Zoho Bookings
PassAudited by VirusTotal on May 12, 2026.
Overview
Type: OpenClaw Skill Name: zoho-bookings Version: 1.0.3 The zoho-bookings skill provides a standard integration for managing Zoho Bookings via a managed OAuth proxy service (api.maton.ai). The SKILL.md file contains legitimate API documentation and Python snippets for interacting with workspaces, services, and appointments using a MATON_API_KEY. No evidence of data exfiltration, malicious execution, or prompt injection was found; the code logic is consistent with the stated purpose of the skill.
Findings (0)
Artifact-based informational review of SKILL.md, metadata, install specs, static scan signals, and capability signals. ClawScan does not execute the skill or run runtime probes.
If misused, the agent could create, update, or delete booking-related records in the connected Zoho Bookings account.
The skill can perform create, read, update, and delete actions against Zoho Bookings resources. This is expected for the stated integration, but write actions can affect real scheduling/business data.
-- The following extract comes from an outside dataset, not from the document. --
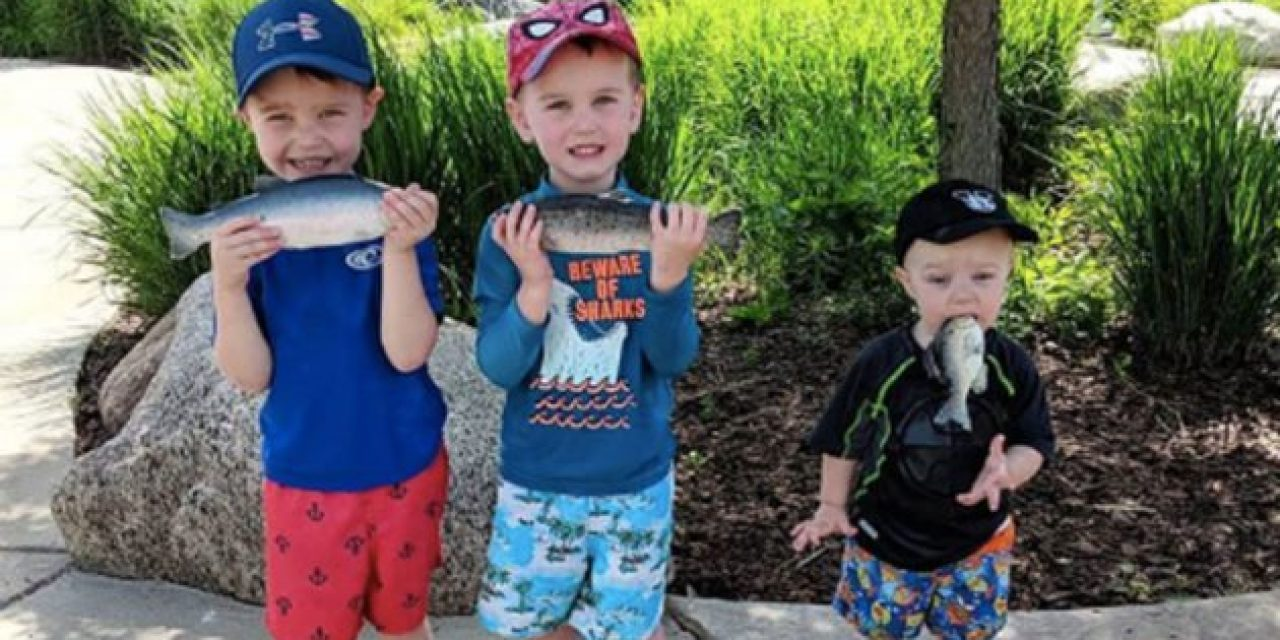 This Kid is Redefining the Grip-and-Grin Fish Photo Technique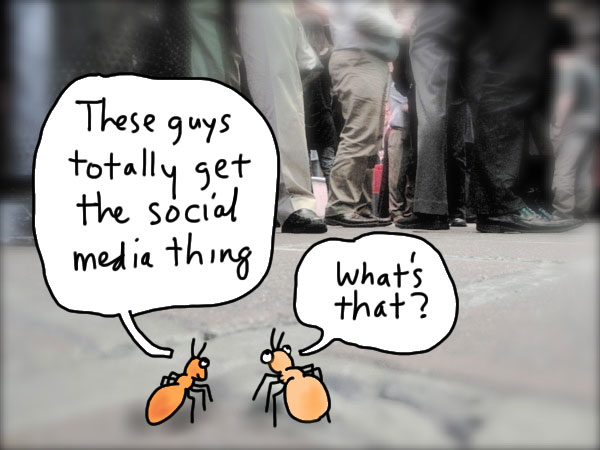 ants_cartoon1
Manage appointments, services, staff, and workspaces with full CRUD operations.
Only approve write operations after checking the target workspace, service, staff member, or appointment and the intended change.
Anyone or any agent action using the API key may be able to access the connected Zoho Bookings integration according to the account’s permissions.
The skill requires a Maton API key and uses managed OAuth to act on the user's Zoho Bookings account. This delegated authority is necessary for the integration but sensitive.
All requests require the Maton API key in the Authorization header: Authorization: Bearer $MATON_API_KEY
Keep the MATON_API_KEY private, use the intended Zoho connection, and revoke or rotate credentials if they are exposed.
Zoho Bookings requests and responses may pass through Maton’s infrastructure, so trust in that service is required.
Requests flow through the Maton API gateway before reaching Zoho, and Maton manages the OAuth token. This is clearly disclosed and central to the skill’s design, but it means booking data and delegated access depend on that third-party service.
Maton proxies requests to `www.zohoapis.com/bookings/v1/json` and automatically injects your OAuth token.
Use this skill only if you trust Maton to handle the Zoho OAuth connection and booking data; review and delete unused connections.